_INSTRUCTIONS FOR THE TASK_. Set every line of the data down again exactly, and keep the pictures out.

(Items from a data source)
——

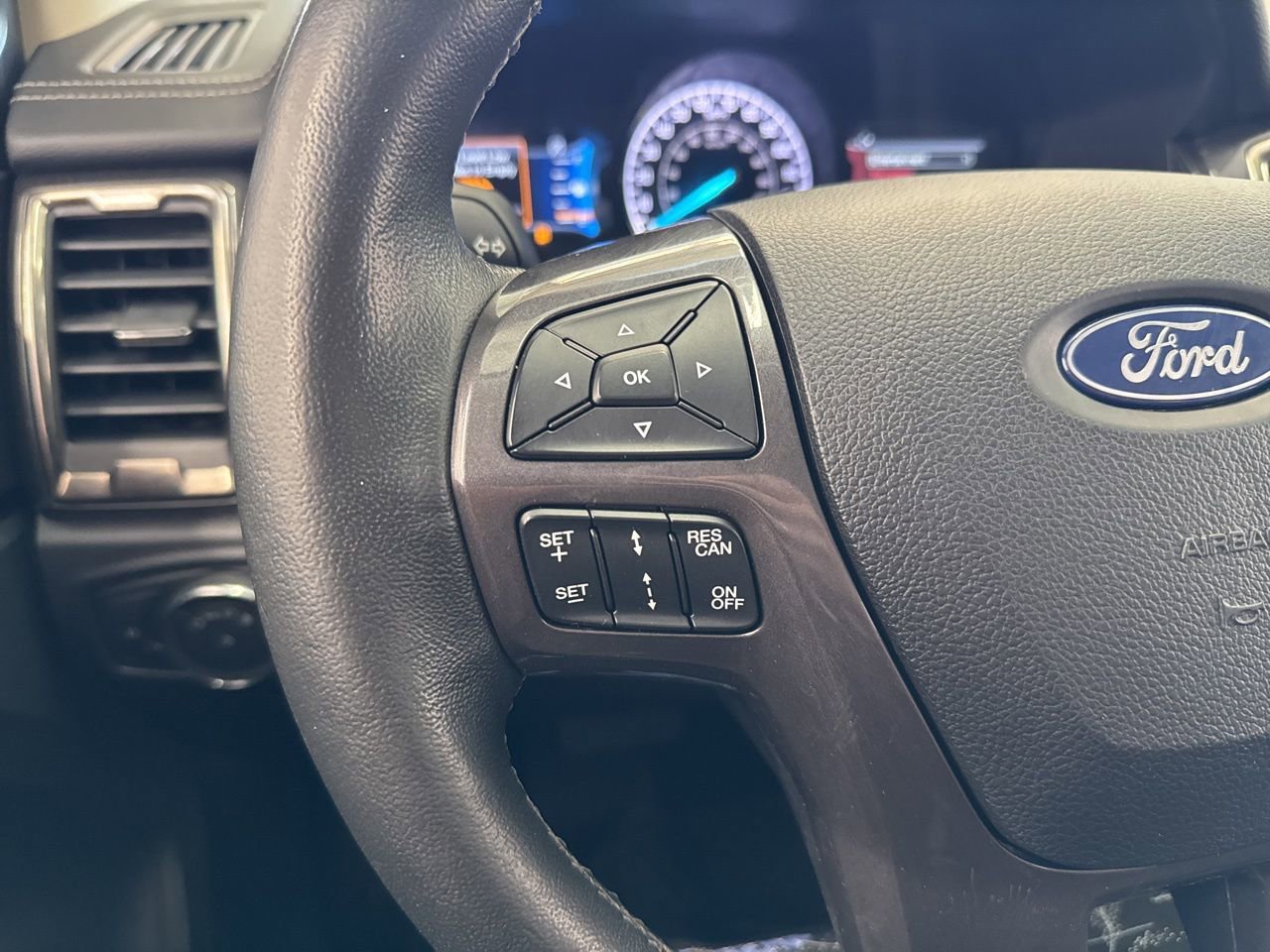 Used 2021 Ford Ranger Lariat w/ Equipment Group 501A High AWD/4WD image 19
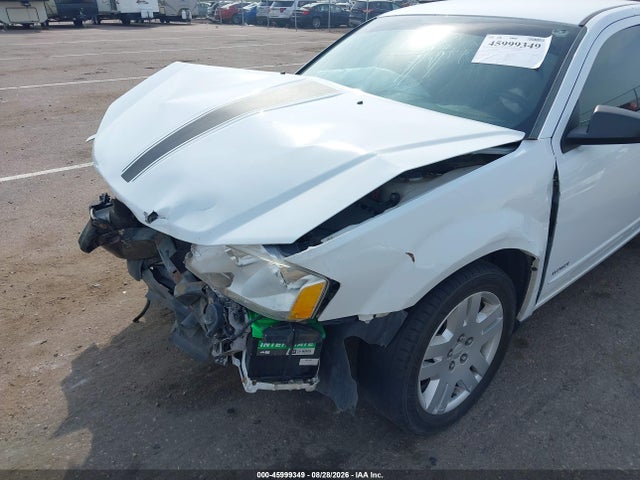 Aukcja sprzedaży 2014 Dodge Avenger Se, vin: 1C3CDZAB6EN168679, numer aukcji: 45999349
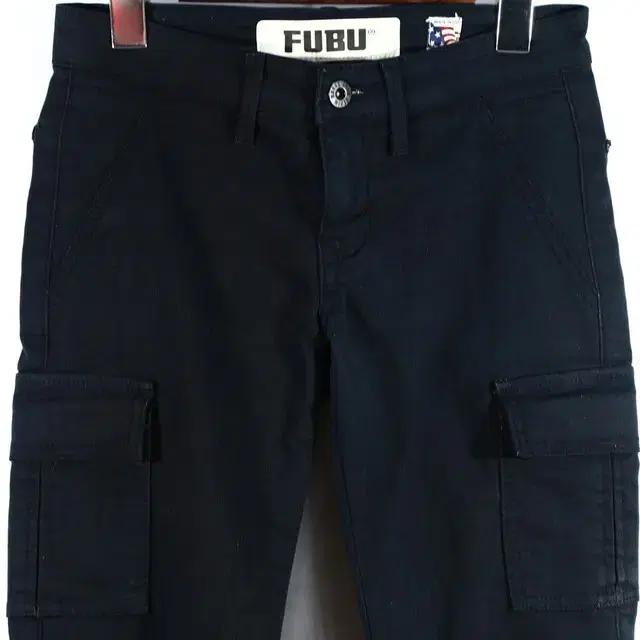 (KIDS) FUBU 주니어 카고 면바지 (64-88)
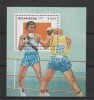Nicaragua 1983 - Box, sport, serie neuzata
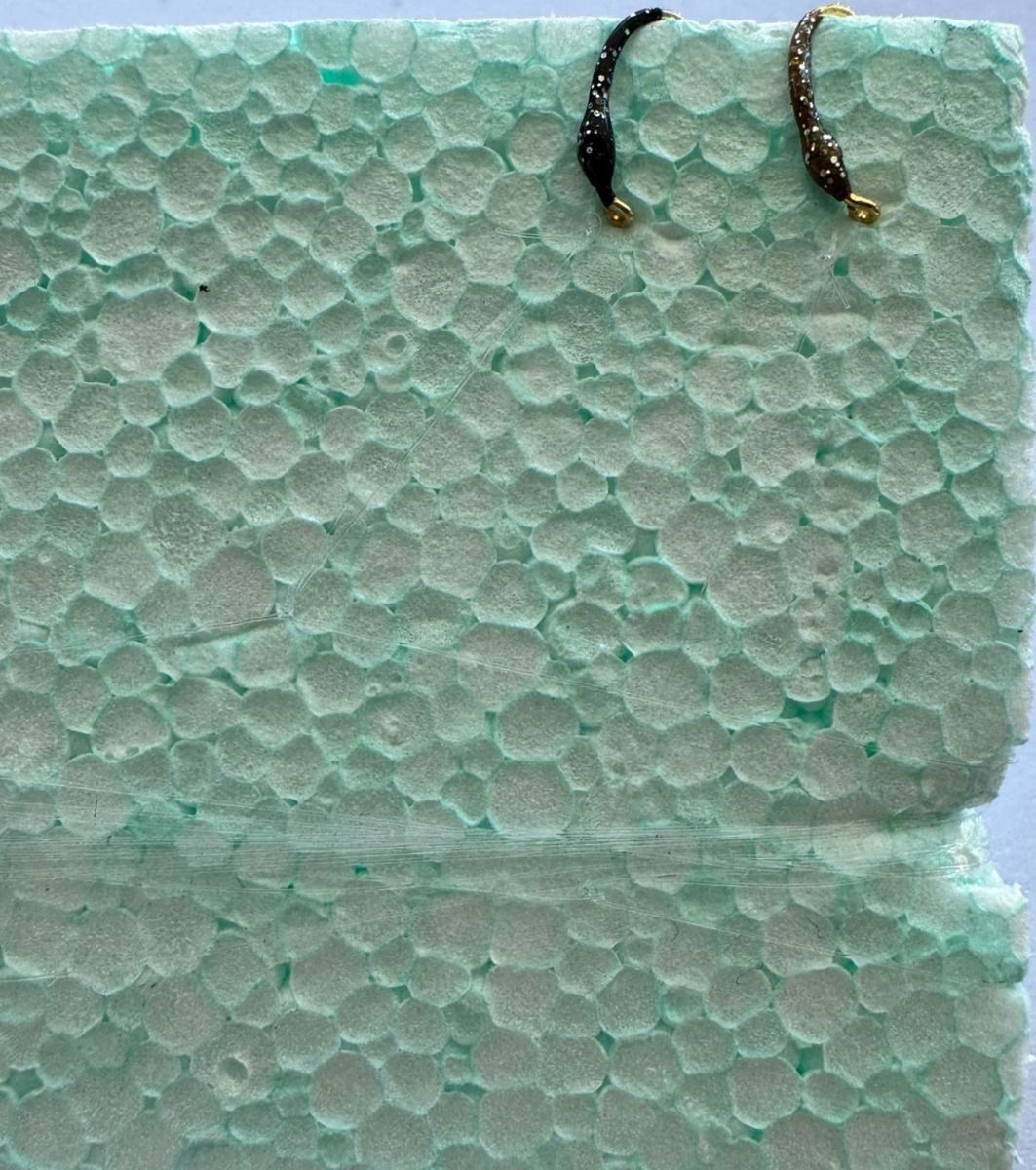 MONTATURA 10 AMI DEL 14 - BRILLANTINATA N. 4 - BLU, OLIVA, NERO E GRIGIO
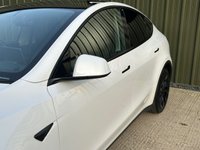 USED 2022 22 TESLA MODEL Y (Dual Motor) Long Range SUV 5dr Electric Auto 4WDE (384 bhp) 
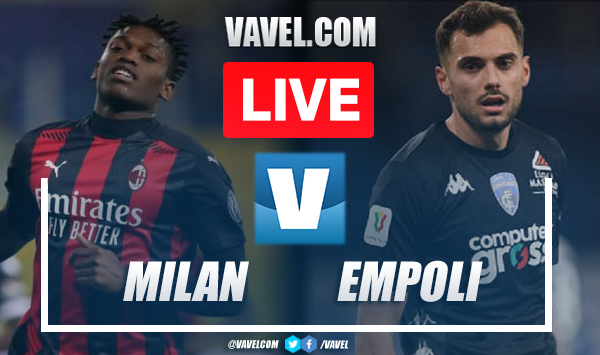 Goals and Highlights: AC Milan 0-0 Empoli in Italian Serie A Match 2023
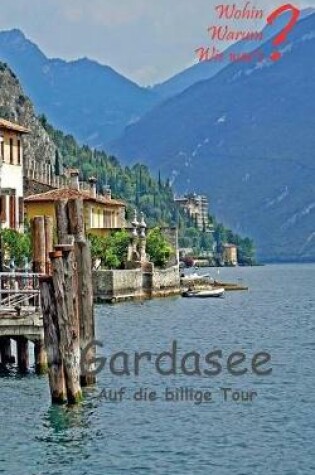 Cover of Gardasee auf die billige Tour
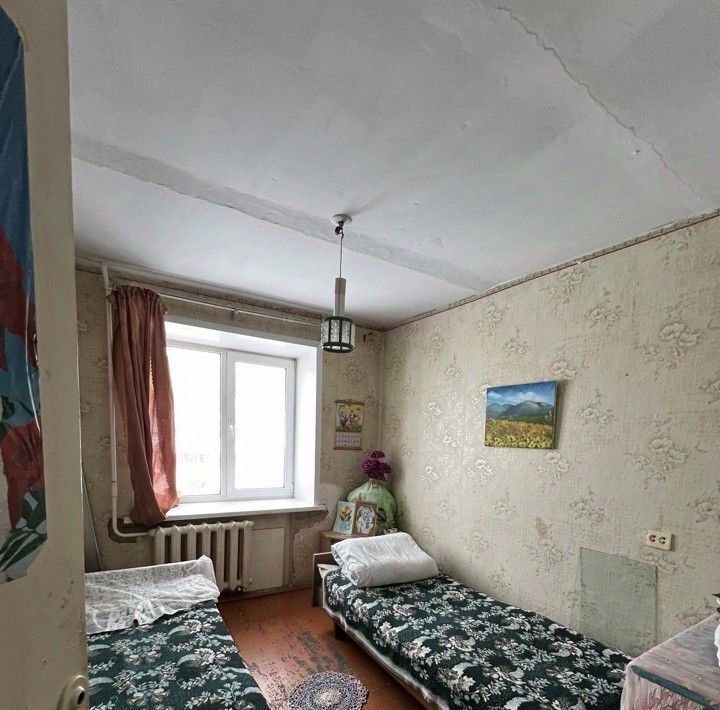 квартира г Красноуфимск ул Селекционная 7 фото 5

——

_RESPONSE_.
 Used 2021 Ford Ranger Lariat w/ Equipment Group 501A High AWD/4WD image 19
 Aukcja sprzedaży 2014 Dodge Avenger Se, vin: 1C3CDZAB6EN168679, numer aukcji: 45999349
 (KIDS) FUBU 주니어 카고 면바지 (64-88)
Nicaragua 1983 - Box, sport, serie neuzata
 MONTATURA 10 AMI DEL 14 - BRILLANTINATA N. 4 - BLU, OLIVA, NERO E GRIGIO
 USED 2022 22 TESLA MODEL Y (Dual Motor) Long Range SUV 5dr Electric Auto 4WDE (384 bhp) 
 Goals and Highlights: AC Milan 0-0 Empoli in Italian Serie A Match 2023
 Cover of Gardasee auf die billige Tour
 квартира г Красноуфимск ул Селекционная 7 фото 5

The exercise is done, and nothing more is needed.